• _Trecho selecionado_:

COLUNISTA - Elza de Mello


Nuances de Vidas em Crônicas (25)

Era final de inverno. A primavera esperava impaciente para valsar, com os pés aveludados, nos ramos das árvores despidas pelos ventos de inverno. O final de tarde estava silencioso e quieto, nem uma leve aragem tocava as inúmeras árvores que margeavam a Rodovia Jorge Fortulino. O sol já se escondera no poente, encoberto pelos morros que faz limites entre a faixa litorânea e a planície central.
Uma luz difusa escorregava entre as nuvens avermelhadas. Ao volante estava minha filha, quieta e concentrada na distância a ser percorrida. O momento dava lugar às recordações que guardo do lugar que tão bem conheci desde a minha infância. Íamos à Capela de São Jorge em uma visita pastoral do Movimento da Mãe Peregrina.
Passamos pelo Resort Bongaville, Parque Verde, Lago Azul e Campestre Lagoa dos Esteves. Até então parecia que estava tudo normal. Não percebi tanto a impressão das muitas mudanças dos últimos tempos. Mas quando passamos da morada de Antônio Arceno, algo me chamou a atenção e me fez retornar às origens do povoado. A visão que tínhamos da Capela de São Jorge foi apagada pelo grande Condomínio do Pontal da Lagoa. O muro em volta do condomínio escondeu o pátio onde outrora os ônibus e caminhões, estacionados, mostravam o número dos fiéis que procuravam pela festa do padroeiro. Ir à festa era quase um compromisso de quem havia nascido no lugar. E esse compromisso da romaria à festa do santo São Jorge fornecia um encontro entre gerações, era metaforicamente falando, um abraço fraterno. O gramado verde que descia até o cafezal que cercava a lagoa,e que ficava salpicado de pessoas que iam e vinham durante véspera e dias de festas, estava fechado entre os muros e as casas. Este espaço não pertence mais aos que procuram as lembranças de outrora. Hoje é um espaço privado.

• _Tarefa breve a_: Na crônica, o que apagou a visão que se tinha da Capela de São Jorge?
A crônica e a listagem não guardam relação entre si.

• _Listagem do exercício_:
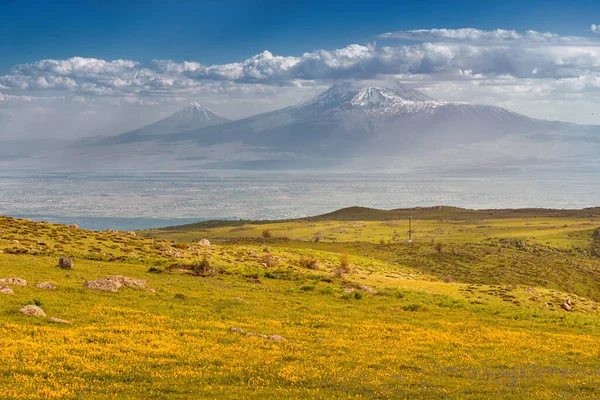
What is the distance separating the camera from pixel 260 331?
24.8 meters

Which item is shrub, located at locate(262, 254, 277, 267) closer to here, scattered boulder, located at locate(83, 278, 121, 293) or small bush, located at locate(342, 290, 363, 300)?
small bush, located at locate(342, 290, 363, 300)

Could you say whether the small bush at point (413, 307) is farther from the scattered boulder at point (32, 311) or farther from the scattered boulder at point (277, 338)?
the scattered boulder at point (32, 311)

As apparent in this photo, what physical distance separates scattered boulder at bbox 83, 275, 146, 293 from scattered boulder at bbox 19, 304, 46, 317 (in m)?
6.08

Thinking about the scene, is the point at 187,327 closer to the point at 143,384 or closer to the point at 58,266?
the point at 143,384

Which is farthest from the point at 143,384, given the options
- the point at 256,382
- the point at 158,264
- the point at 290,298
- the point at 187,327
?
the point at 158,264

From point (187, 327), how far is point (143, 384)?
7.42 m

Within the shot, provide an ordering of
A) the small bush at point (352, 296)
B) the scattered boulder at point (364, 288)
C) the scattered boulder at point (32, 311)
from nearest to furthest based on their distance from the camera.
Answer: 1. the scattered boulder at point (32, 311)
2. the small bush at point (352, 296)
3. the scattered boulder at point (364, 288)

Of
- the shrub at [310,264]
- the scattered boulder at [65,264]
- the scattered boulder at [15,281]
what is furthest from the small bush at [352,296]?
the scattered boulder at [15,281]

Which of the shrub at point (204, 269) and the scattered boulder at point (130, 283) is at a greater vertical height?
the scattered boulder at point (130, 283)

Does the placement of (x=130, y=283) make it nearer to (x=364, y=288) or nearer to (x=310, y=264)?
(x=364, y=288)

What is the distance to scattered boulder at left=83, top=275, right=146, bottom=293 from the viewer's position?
30120mm

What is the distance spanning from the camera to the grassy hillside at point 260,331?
692 inches

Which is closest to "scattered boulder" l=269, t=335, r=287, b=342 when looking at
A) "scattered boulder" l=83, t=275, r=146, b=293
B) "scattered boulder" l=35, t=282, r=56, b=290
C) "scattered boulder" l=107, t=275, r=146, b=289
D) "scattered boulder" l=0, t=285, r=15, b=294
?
"scattered boulder" l=83, t=275, r=146, b=293

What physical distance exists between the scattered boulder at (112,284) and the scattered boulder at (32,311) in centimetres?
608
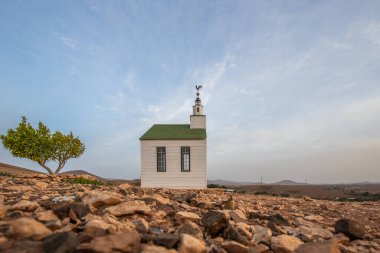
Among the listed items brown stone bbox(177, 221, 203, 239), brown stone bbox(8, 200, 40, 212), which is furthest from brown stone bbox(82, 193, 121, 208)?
brown stone bbox(177, 221, 203, 239)

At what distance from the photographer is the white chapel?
2214cm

• _Tarefa breve b_: Organize em CSV de duas colunas, enunciado e resultado, o trecho da listagem que vai da linha com "From point (187, 327), how" até a linha com "3. the scattered boulder at point (364, 288)", ambas incluídas. Faça uma linha por enunciado, com cada campo entre aspas e as quebras de linha trocadas por espaços.

• _Solução a_: O grande Condomínio do Pontal da Lagoa.

• _Solução b_:
enunciado,resultado
"From point (187, 327), how far is point (143, 384)?","7.42 m"
"Within the shot, provide an ordering of A) the small bush at point (352, 296) B) the scattered boulder at point (364, 288) C) the scattered boulder at point (32, 311) from nearest to furthest based on their distance from the camera. Answer:","1. the scattered boulder at point (32, 311) 2. the small bush at point (352, 296) 3. the scattered boulder at point (364, 288)"